((

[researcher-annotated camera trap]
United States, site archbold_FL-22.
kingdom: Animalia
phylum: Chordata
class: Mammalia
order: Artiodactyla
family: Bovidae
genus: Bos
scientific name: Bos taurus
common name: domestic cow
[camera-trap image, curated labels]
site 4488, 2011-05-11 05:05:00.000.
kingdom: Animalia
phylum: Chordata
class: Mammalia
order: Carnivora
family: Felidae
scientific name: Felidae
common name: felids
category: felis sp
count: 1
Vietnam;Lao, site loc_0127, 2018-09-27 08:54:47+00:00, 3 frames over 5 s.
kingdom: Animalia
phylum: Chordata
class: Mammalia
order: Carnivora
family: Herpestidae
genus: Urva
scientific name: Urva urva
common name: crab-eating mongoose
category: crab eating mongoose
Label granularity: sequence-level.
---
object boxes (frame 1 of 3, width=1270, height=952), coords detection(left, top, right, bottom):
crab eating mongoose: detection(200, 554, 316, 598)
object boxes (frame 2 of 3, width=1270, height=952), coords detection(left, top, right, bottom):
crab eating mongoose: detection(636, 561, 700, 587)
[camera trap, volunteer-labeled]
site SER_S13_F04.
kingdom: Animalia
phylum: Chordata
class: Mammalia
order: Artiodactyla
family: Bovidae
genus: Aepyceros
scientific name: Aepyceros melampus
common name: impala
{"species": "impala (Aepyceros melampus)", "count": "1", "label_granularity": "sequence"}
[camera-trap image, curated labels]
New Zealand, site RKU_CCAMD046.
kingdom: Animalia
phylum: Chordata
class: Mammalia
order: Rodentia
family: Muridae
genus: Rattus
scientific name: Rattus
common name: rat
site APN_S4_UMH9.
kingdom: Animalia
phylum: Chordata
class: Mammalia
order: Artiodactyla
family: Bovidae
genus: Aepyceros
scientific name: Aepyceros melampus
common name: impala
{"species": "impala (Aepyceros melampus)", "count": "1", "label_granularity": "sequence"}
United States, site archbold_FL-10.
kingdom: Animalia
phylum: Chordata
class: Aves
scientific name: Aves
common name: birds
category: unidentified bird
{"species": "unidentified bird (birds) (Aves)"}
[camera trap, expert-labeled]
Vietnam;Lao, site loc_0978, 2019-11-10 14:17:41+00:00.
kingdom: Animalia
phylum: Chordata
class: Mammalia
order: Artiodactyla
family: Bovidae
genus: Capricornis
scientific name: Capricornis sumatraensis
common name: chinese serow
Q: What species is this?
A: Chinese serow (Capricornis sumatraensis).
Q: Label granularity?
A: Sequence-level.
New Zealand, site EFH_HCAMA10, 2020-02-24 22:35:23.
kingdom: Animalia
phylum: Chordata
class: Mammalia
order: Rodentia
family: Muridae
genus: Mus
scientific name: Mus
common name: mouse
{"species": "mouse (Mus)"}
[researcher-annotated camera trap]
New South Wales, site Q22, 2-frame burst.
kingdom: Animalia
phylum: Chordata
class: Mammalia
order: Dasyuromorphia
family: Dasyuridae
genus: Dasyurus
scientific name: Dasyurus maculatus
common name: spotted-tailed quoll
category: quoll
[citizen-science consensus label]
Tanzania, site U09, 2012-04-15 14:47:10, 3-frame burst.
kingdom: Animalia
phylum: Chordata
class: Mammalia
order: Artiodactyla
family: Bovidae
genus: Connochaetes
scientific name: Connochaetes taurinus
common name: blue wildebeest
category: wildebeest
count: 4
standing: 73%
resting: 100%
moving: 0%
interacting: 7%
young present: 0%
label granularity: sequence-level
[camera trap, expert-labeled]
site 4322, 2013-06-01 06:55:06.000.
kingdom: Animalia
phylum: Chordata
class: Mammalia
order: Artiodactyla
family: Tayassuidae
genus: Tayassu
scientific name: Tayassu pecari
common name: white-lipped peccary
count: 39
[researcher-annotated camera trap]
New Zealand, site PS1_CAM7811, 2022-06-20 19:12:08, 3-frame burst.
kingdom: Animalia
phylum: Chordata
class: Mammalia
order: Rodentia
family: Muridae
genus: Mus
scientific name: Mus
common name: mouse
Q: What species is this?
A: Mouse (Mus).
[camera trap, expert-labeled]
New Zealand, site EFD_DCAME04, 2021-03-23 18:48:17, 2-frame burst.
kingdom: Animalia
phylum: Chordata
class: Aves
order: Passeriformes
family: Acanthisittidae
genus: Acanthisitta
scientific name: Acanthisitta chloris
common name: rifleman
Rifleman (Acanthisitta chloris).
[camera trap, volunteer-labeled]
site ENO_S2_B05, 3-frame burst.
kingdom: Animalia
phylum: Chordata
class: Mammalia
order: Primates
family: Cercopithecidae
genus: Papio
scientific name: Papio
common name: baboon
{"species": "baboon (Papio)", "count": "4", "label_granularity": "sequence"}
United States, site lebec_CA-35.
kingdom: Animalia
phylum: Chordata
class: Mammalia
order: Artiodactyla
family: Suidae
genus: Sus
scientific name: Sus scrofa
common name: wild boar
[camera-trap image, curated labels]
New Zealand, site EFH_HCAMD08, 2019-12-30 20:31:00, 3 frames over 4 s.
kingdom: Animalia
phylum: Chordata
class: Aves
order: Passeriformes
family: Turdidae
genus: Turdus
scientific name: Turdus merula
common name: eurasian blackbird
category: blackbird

))

What you need to do:
Your task is to find every line above containing the word "States" and copy it.

Task output:
United States, site archbold_FL-22.
United States, site archbold_FL-10.
United States, site lebec_CA-35.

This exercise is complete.